Semantic Extractions - When a semantic type is composed of subtypes, for example a us_phone number that includes an area code, the system recommends extracting the subtype into its own column.
Part Extraction - When a generic pattern separator is detected in the data, the system recommends extracting parts of that pattern. For example if the system detects a repeating hyphenation in the data, it recommends extracting the parts into separate columns to potentially make the data more useful for analysis.
Date Extractions - When dates are detected, the system recommends extracting parts of the date that might augment the analysis of the data. For example, you might extract the day of week from an invoice or purchase date.
Full and Partial Obfuscation/Masking/Delete - When sensitive fields are detected such as a credit card number, the system recommends a full or partial masking of the column, or even removal.

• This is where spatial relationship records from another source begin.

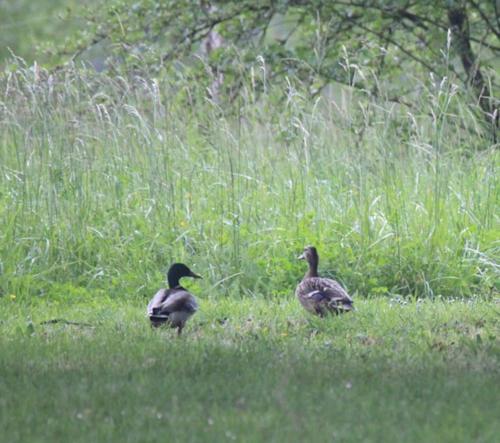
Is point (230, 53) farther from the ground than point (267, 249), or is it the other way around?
point (230, 53)

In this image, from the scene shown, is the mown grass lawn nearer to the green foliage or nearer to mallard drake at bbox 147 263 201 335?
mallard drake at bbox 147 263 201 335

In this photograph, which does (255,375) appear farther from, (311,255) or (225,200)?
(225,200)

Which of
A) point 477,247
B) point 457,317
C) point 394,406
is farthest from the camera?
point 477,247

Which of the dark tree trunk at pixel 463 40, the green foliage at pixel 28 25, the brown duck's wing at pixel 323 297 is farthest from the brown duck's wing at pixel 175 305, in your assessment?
the green foliage at pixel 28 25

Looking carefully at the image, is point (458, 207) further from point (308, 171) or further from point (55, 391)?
point (55, 391)

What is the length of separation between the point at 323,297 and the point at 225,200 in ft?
8.70

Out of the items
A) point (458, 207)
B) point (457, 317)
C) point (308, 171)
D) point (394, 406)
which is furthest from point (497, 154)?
point (394, 406)

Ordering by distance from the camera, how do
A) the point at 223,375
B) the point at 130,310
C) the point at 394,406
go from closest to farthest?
the point at 394,406, the point at 223,375, the point at 130,310

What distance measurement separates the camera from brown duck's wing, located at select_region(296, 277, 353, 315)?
801 centimetres

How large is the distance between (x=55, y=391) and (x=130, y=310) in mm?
2755

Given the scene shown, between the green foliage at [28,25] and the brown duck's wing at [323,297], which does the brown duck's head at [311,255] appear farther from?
the green foliage at [28,25]

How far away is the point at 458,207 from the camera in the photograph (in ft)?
33.8

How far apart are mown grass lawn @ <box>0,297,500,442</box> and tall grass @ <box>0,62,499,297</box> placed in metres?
0.88

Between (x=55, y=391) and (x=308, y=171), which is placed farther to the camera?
(x=308, y=171)
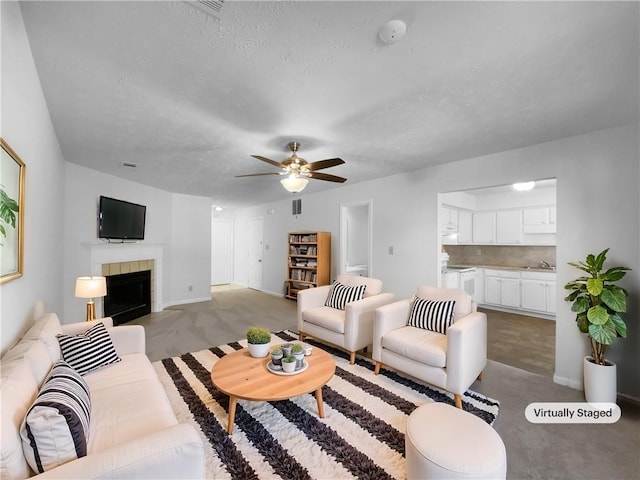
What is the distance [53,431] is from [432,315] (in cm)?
273

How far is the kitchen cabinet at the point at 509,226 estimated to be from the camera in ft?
17.7

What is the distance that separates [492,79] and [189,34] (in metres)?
1.79

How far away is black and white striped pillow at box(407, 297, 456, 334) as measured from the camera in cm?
272

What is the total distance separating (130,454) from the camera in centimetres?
103

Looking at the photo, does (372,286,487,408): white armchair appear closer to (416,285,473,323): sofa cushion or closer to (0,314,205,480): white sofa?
(416,285,473,323): sofa cushion

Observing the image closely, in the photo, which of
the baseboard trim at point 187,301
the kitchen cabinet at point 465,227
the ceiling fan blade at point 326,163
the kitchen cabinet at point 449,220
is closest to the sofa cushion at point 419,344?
the ceiling fan blade at point 326,163

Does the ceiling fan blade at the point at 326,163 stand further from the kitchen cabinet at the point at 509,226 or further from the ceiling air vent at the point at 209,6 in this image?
the kitchen cabinet at the point at 509,226

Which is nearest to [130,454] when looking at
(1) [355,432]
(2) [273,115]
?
(1) [355,432]

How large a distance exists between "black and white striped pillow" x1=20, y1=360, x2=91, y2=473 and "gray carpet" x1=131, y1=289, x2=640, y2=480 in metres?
2.16

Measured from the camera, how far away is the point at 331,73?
1.75m

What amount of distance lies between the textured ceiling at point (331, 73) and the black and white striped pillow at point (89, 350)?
1713mm

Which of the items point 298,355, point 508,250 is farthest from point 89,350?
point 508,250

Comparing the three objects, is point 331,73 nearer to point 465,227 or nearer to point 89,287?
point 89,287

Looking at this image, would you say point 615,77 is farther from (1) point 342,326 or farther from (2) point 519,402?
(1) point 342,326
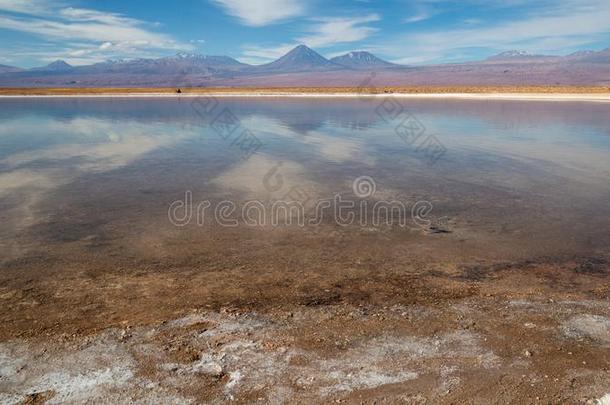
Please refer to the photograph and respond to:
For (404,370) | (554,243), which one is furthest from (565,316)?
(554,243)

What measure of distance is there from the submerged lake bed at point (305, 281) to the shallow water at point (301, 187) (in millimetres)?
60

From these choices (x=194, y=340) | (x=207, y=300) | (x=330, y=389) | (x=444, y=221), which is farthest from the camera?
(x=444, y=221)

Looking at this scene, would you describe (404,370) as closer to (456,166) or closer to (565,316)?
(565,316)

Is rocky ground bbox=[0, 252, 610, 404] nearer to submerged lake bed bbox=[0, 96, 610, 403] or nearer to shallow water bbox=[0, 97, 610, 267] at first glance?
submerged lake bed bbox=[0, 96, 610, 403]

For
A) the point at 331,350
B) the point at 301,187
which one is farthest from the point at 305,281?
the point at 301,187

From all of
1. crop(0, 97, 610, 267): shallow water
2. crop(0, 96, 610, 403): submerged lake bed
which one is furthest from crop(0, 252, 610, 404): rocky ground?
crop(0, 97, 610, 267): shallow water

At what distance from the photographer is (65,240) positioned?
715 centimetres

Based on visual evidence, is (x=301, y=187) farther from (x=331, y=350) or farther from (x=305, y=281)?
(x=331, y=350)

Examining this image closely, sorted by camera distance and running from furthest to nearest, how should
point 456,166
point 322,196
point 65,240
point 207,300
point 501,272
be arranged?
point 456,166 → point 322,196 → point 65,240 → point 501,272 → point 207,300

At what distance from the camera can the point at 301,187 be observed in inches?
421

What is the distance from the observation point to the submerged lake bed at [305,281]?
13.0 ft

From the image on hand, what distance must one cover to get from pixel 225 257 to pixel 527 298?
3.79 meters

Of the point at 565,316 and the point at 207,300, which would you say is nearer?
the point at 565,316

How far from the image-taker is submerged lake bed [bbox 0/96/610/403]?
3.96 meters
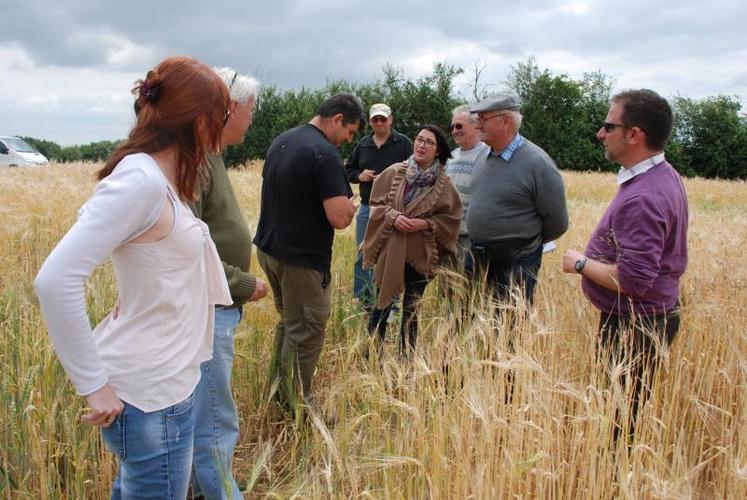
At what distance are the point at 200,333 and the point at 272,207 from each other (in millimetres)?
1643

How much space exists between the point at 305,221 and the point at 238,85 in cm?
90

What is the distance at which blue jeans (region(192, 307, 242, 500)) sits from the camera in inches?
86.7

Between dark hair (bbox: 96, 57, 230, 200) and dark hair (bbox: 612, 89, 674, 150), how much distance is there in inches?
66.5

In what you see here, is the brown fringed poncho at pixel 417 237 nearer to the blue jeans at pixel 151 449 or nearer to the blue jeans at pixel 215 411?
the blue jeans at pixel 215 411

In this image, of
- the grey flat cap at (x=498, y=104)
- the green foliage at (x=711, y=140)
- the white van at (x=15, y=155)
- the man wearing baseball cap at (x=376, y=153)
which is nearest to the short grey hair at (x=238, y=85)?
the grey flat cap at (x=498, y=104)

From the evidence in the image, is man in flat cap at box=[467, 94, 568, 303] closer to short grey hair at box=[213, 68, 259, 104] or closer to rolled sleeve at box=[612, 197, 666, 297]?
rolled sleeve at box=[612, 197, 666, 297]

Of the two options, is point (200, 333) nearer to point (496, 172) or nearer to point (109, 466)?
point (109, 466)

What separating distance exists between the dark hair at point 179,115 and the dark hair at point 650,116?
169 centimetres

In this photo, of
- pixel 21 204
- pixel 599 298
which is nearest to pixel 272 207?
pixel 599 298

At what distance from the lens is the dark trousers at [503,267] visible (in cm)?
370

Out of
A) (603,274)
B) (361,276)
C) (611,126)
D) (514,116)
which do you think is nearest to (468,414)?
(603,274)

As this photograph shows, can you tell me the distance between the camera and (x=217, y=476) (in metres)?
2.25

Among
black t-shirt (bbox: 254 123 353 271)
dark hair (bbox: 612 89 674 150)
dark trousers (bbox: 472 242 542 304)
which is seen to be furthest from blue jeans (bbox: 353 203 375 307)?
dark hair (bbox: 612 89 674 150)

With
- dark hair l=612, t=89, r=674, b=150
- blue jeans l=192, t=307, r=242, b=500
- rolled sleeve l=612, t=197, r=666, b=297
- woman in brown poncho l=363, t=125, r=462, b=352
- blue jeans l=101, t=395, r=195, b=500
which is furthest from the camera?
woman in brown poncho l=363, t=125, r=462, b=352
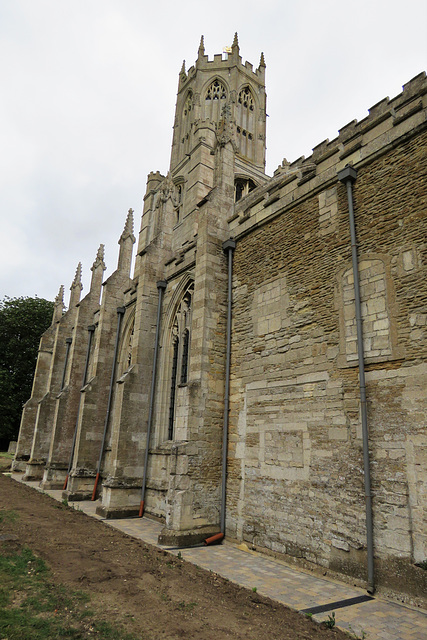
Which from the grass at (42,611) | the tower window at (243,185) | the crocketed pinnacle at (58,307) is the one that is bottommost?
the grass at (42,611)

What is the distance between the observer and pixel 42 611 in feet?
15.3

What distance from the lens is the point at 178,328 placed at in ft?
43.3

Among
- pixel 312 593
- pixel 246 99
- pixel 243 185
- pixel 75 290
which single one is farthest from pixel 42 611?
pixel 246 99

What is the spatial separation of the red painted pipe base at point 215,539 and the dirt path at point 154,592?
1.36 meters

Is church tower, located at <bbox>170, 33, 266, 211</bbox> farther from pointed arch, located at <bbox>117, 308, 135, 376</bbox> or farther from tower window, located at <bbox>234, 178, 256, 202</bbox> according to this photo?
pointed arch, located at <bbox>117, 308, 135, 376</bbox>

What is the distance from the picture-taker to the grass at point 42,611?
413cm

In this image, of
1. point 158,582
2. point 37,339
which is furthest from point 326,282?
point 37,339

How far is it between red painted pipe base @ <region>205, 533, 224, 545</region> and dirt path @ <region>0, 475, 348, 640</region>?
53.4 inches

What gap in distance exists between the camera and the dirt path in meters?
4.50

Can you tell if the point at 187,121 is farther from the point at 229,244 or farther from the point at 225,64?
the point at 229,244

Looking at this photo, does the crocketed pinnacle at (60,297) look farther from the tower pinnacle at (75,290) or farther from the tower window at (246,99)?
the tower window at (246,99)

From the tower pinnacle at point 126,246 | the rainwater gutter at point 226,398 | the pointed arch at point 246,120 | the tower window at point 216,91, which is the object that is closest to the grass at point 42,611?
the rainwater gutter at point 226,398

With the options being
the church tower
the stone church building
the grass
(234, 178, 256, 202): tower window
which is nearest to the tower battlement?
the church tower

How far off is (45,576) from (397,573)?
5.06 metres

Recognized Pattern-Based Semantic Types

Semantic types are identified based on patterns found in your data.

Recommendations are provided for these semantic types:

Dates (in more than 30 formats)
US Social Security Numbers (SSN)
Credit Card Numbers
Credit Card Attributes (CVV and Expiration Date)
Email Addresses
North American Plan Phone Numbers
US Addresses

Reference-Based Semantic Types

Recognition of semantic types is determined by loaded reference knowledge provided with the service.

Reference-based recommendations are provided for these semantic types:

Country names
Country codes
State names (Provinces)
State codes
County names (Jurisdictions)
City names (Localized Names)
Zip codes

Recommended Enrichments

Recommended enrichments are based on the semantic types.

Enrichments are determined based on the geographic location hierarchy:

Country
Province (State)
Jurisdiction (County)
Longitude
Latitude
Population
Elevation (in Meters)
Time zone
ISO country codes
Federal Information Processing Series (FIPS)
Country name
Capital
Continent
GeoNames ID
Languages spoken
Phone country code
Postal code format
Postal code pattern
Phone country code
Currency name
Currency abbreviation
Geographic top-level domain (GeoLTD)
Square KM

Required Thresholds

The profiling process uses specific thresholds to decide about specific semantic types.

As a general rule, 85% of the data values in the column must meet the criteria for a single semantic type in order for Oracle Analytics to determine the classification. For example, a column with 70% first names and 30% “other” doesn't meet the threshold requirements and therefore no recommendations are made.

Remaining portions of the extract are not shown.